Instructions to make Vegan Raspberry Butter Cookies:
- In a medium bowl, mix flour and salt using whisk. Set aside.
- Preheat oven to 170 °C. Line 1 extra large baking sheet (or 2 medium) with parchment paper.
- Add the softened vegan butter to the bowl of a Stand Mixer and fit with a paddle attachment. Beat on medium until creamy (about 30 secs). Then add the sugar and beat on medium until incorporated. Scrape down sides as needed. Now add the vanilla and rum extract and mix on medium (about 30 secs).
- Turn to low speed and gradually add the flour. Mix until combined or start to form a dough.
- Using a half-tablespoon measuring spoon, scoop the dough and roll into smooth balls. Then place them on your baking sheet about 1 inches apart.
- Make the indentations by using the back of a ¼ teaspoon measuring spoon. Press down gently. (some cracks are normal. just smooth them back using your fingers). Place the tray of unbaked cookies into the refrigerator for at least 10 minutes.
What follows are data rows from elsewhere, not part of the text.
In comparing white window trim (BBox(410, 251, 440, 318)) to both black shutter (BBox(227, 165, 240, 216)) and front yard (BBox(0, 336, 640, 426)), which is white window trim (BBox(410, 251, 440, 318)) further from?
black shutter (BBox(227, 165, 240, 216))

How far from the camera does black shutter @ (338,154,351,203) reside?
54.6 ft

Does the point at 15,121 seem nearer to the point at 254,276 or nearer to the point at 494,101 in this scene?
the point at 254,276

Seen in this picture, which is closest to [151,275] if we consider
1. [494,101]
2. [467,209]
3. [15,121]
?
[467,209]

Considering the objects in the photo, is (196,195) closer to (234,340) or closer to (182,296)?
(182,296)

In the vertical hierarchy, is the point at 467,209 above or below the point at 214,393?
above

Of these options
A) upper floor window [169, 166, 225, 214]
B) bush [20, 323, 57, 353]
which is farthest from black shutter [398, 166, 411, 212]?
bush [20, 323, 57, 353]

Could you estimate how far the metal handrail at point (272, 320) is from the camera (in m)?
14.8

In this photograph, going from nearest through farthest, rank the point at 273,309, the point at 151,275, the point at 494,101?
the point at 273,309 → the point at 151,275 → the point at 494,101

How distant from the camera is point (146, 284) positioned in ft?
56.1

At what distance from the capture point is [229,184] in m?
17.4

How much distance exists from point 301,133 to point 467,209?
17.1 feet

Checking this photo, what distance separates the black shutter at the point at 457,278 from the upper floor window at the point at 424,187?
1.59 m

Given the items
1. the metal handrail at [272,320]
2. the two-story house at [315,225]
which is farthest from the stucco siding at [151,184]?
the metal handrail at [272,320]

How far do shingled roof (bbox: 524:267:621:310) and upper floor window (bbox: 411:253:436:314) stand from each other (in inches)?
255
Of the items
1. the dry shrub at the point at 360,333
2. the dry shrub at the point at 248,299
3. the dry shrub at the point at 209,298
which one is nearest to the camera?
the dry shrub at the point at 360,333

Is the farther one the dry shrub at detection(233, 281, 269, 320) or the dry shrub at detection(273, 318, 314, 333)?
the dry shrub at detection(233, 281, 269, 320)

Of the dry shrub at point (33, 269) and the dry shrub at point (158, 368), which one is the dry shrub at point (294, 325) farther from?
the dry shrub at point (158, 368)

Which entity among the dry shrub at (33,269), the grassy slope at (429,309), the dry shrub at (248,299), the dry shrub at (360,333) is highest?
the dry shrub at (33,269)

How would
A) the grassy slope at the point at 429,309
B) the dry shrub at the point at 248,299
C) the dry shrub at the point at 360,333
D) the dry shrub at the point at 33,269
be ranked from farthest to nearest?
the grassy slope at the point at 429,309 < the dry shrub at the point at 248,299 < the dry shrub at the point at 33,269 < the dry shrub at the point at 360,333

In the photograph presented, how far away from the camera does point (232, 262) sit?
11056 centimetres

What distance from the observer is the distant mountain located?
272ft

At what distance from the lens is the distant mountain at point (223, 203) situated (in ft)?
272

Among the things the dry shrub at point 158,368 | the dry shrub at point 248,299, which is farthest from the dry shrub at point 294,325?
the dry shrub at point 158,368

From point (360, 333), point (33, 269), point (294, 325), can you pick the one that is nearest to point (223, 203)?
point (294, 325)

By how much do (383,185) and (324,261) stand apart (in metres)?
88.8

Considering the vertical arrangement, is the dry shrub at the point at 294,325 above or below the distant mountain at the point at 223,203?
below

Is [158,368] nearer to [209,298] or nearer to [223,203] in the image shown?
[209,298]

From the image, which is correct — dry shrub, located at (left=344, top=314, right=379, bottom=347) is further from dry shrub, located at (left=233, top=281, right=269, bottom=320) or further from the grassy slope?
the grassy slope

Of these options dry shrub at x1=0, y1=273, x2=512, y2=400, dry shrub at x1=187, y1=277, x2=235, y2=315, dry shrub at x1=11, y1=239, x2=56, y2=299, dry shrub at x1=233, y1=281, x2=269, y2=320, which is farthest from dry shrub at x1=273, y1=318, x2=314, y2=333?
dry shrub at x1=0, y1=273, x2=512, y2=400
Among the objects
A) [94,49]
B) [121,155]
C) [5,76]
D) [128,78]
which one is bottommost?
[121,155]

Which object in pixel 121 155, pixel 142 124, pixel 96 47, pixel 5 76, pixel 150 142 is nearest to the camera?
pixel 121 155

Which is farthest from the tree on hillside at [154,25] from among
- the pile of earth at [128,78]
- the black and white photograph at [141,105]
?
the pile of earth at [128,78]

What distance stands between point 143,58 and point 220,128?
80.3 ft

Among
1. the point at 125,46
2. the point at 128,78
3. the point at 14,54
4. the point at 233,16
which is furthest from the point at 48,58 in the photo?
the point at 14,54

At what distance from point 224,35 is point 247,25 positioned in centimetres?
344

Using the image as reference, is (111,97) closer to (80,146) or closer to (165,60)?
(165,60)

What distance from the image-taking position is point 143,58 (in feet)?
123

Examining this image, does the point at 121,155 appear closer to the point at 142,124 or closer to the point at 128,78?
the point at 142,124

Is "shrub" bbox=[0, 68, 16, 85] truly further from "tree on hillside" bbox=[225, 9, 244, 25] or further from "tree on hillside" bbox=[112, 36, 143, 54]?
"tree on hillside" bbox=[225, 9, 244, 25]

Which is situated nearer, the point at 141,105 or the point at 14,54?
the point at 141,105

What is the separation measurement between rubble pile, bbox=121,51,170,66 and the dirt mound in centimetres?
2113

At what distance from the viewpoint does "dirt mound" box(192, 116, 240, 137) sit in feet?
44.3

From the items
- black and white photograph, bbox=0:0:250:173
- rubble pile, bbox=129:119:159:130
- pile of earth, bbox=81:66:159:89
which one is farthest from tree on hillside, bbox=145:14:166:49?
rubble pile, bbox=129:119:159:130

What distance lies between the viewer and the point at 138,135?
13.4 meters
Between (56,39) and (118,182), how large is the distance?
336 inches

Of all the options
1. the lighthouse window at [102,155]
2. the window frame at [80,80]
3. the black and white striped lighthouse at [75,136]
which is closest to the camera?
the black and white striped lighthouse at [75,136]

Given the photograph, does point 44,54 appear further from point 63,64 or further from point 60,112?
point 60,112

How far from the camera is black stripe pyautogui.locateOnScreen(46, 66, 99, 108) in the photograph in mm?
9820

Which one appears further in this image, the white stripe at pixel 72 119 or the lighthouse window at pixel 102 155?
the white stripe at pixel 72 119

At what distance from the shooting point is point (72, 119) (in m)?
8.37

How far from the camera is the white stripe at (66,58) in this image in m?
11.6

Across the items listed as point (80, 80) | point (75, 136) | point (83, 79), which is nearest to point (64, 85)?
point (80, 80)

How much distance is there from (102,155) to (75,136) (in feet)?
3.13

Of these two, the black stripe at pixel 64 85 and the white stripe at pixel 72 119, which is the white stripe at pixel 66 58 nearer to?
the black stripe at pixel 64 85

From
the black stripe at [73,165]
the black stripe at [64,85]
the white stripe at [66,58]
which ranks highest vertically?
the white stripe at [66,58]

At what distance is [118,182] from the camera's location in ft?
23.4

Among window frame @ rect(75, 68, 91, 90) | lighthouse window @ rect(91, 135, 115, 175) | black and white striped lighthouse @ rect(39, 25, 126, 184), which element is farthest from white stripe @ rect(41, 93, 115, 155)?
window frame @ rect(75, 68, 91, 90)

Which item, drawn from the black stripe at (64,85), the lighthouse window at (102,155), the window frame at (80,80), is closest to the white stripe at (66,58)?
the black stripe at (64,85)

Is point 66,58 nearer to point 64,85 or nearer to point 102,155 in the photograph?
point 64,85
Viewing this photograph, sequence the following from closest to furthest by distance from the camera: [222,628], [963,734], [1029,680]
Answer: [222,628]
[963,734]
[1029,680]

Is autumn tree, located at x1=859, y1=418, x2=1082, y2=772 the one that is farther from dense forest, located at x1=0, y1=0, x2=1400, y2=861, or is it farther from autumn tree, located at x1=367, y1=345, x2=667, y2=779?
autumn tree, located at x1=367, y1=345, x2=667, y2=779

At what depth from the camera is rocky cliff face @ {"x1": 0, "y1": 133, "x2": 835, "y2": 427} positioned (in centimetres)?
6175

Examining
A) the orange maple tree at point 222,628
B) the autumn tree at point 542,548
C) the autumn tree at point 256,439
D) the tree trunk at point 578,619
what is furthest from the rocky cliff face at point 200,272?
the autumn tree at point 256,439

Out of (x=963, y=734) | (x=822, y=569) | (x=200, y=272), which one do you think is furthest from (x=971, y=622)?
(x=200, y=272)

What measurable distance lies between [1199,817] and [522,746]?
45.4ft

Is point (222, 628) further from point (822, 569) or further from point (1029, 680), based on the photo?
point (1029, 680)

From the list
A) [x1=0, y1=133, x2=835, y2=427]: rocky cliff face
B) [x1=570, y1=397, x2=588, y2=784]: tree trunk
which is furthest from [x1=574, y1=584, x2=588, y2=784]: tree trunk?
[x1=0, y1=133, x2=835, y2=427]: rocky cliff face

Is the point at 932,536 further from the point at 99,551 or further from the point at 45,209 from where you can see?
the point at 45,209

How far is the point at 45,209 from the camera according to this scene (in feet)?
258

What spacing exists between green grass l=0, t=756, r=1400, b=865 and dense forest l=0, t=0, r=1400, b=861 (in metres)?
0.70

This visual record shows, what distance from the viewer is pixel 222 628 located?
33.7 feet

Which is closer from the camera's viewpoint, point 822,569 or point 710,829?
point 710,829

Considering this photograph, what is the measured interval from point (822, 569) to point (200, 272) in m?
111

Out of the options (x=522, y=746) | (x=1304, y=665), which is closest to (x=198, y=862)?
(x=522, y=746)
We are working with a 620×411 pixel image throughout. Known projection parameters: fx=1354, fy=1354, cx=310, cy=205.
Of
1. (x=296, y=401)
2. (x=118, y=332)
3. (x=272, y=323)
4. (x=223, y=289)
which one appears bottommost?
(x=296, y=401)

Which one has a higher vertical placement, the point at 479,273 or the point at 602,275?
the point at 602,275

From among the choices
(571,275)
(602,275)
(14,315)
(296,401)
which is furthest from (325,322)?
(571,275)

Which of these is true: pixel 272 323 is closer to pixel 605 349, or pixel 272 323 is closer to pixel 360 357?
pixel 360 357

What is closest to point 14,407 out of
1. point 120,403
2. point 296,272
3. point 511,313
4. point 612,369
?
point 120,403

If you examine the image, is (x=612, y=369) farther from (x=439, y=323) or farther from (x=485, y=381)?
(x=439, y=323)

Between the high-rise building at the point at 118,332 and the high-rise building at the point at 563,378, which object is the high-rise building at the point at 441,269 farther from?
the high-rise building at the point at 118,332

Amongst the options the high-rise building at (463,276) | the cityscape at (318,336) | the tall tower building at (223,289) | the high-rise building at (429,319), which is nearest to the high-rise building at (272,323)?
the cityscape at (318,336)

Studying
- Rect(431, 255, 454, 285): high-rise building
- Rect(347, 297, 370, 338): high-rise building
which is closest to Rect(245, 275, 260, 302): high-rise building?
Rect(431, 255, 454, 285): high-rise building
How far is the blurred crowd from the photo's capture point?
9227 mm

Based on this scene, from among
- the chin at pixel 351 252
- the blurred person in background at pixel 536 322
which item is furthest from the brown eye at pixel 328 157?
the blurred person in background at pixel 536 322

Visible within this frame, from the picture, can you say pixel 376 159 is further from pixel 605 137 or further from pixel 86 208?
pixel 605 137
- Using a small spoon, fill each cookie with jam (don't overfill or it will spill out during baking).
- Bake in the oven for 15 minutes or until lightly golden brown. Remove from oven and let cool on cooling rack for 10-15 minutes before serving. Dust with powdered sugar if desired.
Italian Butter Cookies with Raspberry Jam. My husband's Aunt from New York recently came to visit and she brought us a big box of cookies from an Italian bakery in NYC. Gluten free vegan peanut butter and jelly thumbprint cookies. Soft peanut butter cookies, filled with your favorite berry jam. Peanut butter cookies to be more precise.